10 août. Isabelle Vernet effectue un atterrissage d’urgence quelque part entre Chicago et Détroit. « Ma fille Roxane risque l’expulsion et on lui a dit que son visa était valable jusqu’en juin 2023 mais qu’il n’était pas actif. Selon JEV, elle est arrivée sur le territoire à 17 heures trop tôt, sans avoir signé au préalable un accord écrit avec la famille. »

La mère de famille renvoie alors l’administration sur place et assure qu’en parallèle, elle a « des amis américains qui sont prêts à recevoir Roxane dans la grande maison, mais JEV ne veut rien entendre » : « Alors je ne veux pas avoir des détails sur ce que nous payons pour ces fameux 12 000 euros. Simplement, aucune solution ne nous a été proposée si ce n’est d’ajouter 10 000 euros à inclure dans le programme « select ». C’était le seul moyen pour eux de retourner aux États-Unis. Isabelle est toujours en attente de remboursement.

JEV Langues a nié les allégations, mais le responsable admet que nos appels ne sont pas une « surprise ». « Nous envoyons près de 800 enfants à travers le monde », conclut Jean-Michel Roques. Personne ne peut profiter de sa propre bêtise. Les parents ne comprennent pas que nous vendons un concept, pas un produit. Nous n’allons pas choisir des yards pour nous battre. »

2011 : Jean-Michel Roques, débouté en cassation, perdait gros

Sur leur page Facebook, JEV a alors posté ces quelques mots le 12 septembre : « L’équipe est désolée de voir que certains haters [« hostiles », en anglais, ndlr] sont sans pitié sur les réseaux sociaux pour détester ce qu’ils sont aujourd’hui aimés d’hier. .  » Fin de l’irrecevabilité.
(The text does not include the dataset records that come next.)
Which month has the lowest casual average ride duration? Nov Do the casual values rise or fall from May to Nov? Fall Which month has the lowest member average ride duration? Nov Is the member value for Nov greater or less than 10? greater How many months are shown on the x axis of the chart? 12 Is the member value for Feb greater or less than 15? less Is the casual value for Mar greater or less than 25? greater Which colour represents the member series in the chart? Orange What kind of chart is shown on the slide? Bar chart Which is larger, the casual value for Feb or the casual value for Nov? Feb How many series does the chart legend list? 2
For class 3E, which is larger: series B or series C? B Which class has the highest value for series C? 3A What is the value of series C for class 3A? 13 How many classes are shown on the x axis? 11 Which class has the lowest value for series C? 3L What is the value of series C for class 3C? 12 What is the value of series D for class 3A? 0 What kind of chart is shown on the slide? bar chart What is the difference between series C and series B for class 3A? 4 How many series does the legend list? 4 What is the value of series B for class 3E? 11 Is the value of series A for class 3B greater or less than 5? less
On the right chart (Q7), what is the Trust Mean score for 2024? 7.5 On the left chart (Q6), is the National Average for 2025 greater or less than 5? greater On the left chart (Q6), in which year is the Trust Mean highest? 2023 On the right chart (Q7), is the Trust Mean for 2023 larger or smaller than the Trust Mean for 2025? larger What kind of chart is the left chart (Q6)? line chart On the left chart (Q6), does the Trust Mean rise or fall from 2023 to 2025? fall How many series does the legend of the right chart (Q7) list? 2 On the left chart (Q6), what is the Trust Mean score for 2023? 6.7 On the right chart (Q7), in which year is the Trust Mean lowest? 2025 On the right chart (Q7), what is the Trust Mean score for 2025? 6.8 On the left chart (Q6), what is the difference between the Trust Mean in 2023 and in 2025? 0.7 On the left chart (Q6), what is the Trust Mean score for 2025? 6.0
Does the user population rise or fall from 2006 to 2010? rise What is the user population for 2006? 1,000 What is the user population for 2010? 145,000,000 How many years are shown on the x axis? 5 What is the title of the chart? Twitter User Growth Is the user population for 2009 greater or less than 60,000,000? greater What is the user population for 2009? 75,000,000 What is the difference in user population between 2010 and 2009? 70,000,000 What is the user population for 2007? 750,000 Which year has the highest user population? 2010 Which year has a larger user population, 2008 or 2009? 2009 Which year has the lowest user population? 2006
L’Office national de garantie des séjours linguistiques et éducatifs : « Nous ne pouvons aller plus loin »

En février 2011, la justice tourne la page. L’affaire entre l’association angoumois qui organise des séjours linguistiques, le Silc, et son ancien directeur des années 90, un certain Jean-Michel Roques, trouve alors une issue. La Cour de cassation a alors rejeté le pourvoi formé par l’actuel patron de JEV Langues suite à sa condamnation en appel à Bordeaux le 11 février 2010. Jean-Michel Roques, désormais condamné à dix mois de prison avec sursis, à deux ans d’interdiction en raison de la gestion d’une société ou d’une association et d’une amende de 15 000 euros, il doit verser plus de 440 000 euros d’indemnités à Silac pour abus de confiance. La plainte a été portée début 1999 par Jean-François Vieira et Didier Pitcho, deux entrepreneurs angoumois qui ont repris l’entreprise avant de la revendre à Jean-Luc Maury-Laribière. Plus tard, en 2008, la marque pédagogique américaine Sylvan, qu’elle tentait d’implanter en France, fait faillite. Faille de plusieurs millions de dollars où les franchisés sur le terrain pointent du doigt les « fausses promesses et spéculations » du gestionnaire (CL du 17 septembre 2008).